— Байбак, ты правильно расстроился. Нельзя оставлять девочку с папой-инвалидом. Забирай добычу, аксакал. Она будет нашей сывороткой правды, гарантией, что папаша не соврал. Ублажишь, назначу акыном.
И только в этот момент старый барыга понял, что проиграл не полчаса назад, когда пустил Пиночета на порог, а еще тогда, когда при знакомстве принял Пиночета за безумного отморозка и не разглядел, что это лишь хорошо подогнанная маска. А под маской скрывается некто весьма умный, весьма расчетливый и весьма здравый.
Байбак обрадованно щелкнул лежавшую пленницу ногтем по носу, отстегнул наручники и легко закинул на плечо потерявшее волю тело. Гортанный хрип Моисеевича остановил всех. Отодрав с мясом руки от стола, старик резко крутнулся, сверзился на пол и ужом пополз к пухлому как бегемот кожаному дивану, предмету не антикварному, но тоже стоящему очень солидных денег. Сунув под диван окровавленную пятерню, отец Сони выудил обросший пыльной бородой пистолет. Клепа, не перестав глупо лыбиться, выхватил ствол той же марки и успел выстрелить первым. Кислый дым запершил в глотках.
— В девяточку, — равнодушно заметил Пиночет. — А теперь действительно уходим. — И носком сапога вывернул из камина на роскошный ковер горсть вишневых угольков. Его не рискнули ослушаться, хотя Клепе, Шелесту и Байбаку, судя по рожам, мечталось пошарить по сусекам гораздо пристальнее. — Кстати, Шелест, ты сейчас скоренько смотаешься в «Гриль-мастер» на Невском напротив Гостинки. Там за третьим столиком от входа будет сидеть с газеткой человечек с пышными усами. Скажи ему, что Моисеевич был, да весь вышел. Пусть теперь люди его наследством займутся, да нас в покое оставят. А потом возвращайся, знаешь куда.

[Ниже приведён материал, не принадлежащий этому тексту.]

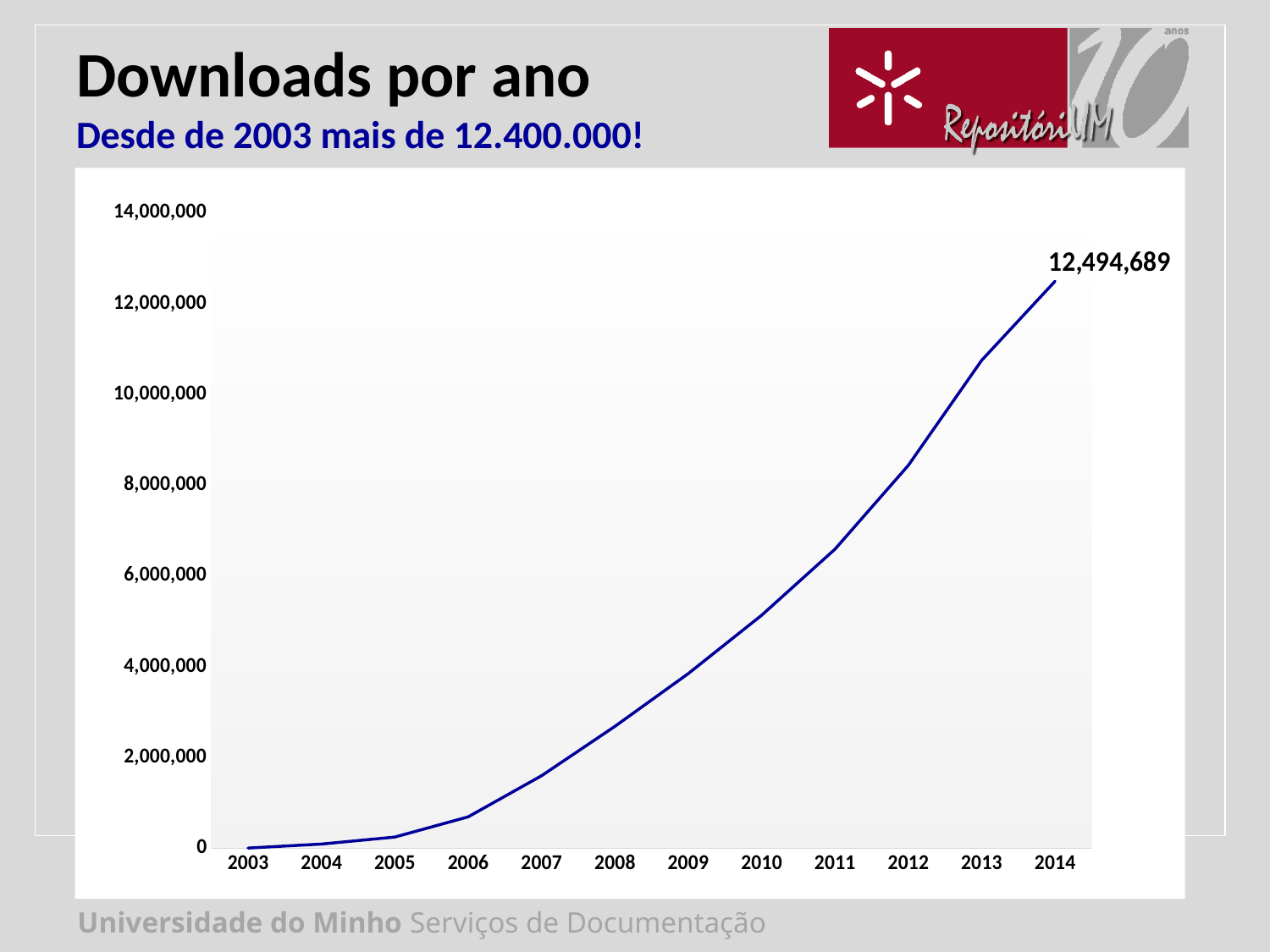
Is the value for 2008 greater or less than 4,000,000? less Is the value for 2006 greater or less than 2,000,000? less Is the value for 2013 greater or less than 10,000,000? greater What is the title of the chart on the slide? Downloads por ano Do the values rise or fall from 2003 to 2014? rise Which year has the lowest value on the chart? 2003 What kind of chart is shown on the slide? line chart Which year has the highest value on the chart? 2014 How many years are plotted on the x axis? 12 Which year has the larger value, 2009 or 2012? 2012 What is the value shown for 2014? 12,494,689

Шелест равнодушно пожал плечами, дескать, будет исполнено.
Однако Моисеевич умер не сразу. Когда незваные гости с пленницей покинули квартиру, он пополз не к камину тушить курящийся дымком лохматый ферганский узор, а к приземистой тумбочке века эдак восемнадцатого, с единственно неуместной на общем фоне вещью современного дизайна — телефоном. Семену Моисеевичу приходилось очень тяжело, за ним на ковре оставалась дорожка кровавой росы, но смертельно раненный человек упорно карабкался вперед. И дополз. Сгреб аппарат на пол, прижал к уху трубку, перекосившись от боли, набрал нужный номер и захрипел из последних сил:
— Майор, они все узнали. Они туда уже едут. С ними Сонечка. Помоги!
Перед самой смертью он услышал слабый, будто далекий, стук. Стучали в окно. Сквозь застилающую глаза и набирающую сок пелену небытия, сквозь расползающийся перед лицом по ковру дым Семен Моисеевич увидел огромного ворона, который топтался на подоконнике.